→ **Activity**: Only one stretch of the data below should be repeated: the lines from the line containing "3D Hovercraft Test" through the line containing "Born to Defense (1986)", inclusive, exactly as they are.

→ **Given information**:
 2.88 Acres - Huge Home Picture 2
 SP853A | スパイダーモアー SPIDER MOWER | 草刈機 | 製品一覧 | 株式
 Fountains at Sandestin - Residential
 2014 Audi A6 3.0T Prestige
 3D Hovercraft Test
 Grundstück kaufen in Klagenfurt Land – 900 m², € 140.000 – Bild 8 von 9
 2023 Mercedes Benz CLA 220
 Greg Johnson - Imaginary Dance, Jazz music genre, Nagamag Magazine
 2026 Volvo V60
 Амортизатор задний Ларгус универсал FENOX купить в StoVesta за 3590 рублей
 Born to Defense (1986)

...

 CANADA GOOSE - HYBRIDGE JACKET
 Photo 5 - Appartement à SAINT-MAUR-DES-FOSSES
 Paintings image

→ **Response to the task**:
 3D Hovercraft Test
 Grundstück kaufen in Klagenfurt Land – 900 m², € 140.000 – Bild 8 von 9
 2023 Mercedes Benz CLA 220
 Greg Johnson - Imaginary Dance, Jazz music genre, Nagamag Magazine
 2026 Volvo V60
 Амортизатор задний Ларгус универсал FENOX купить в StoVesta за 3590 рублей
 Born to Defense (1986)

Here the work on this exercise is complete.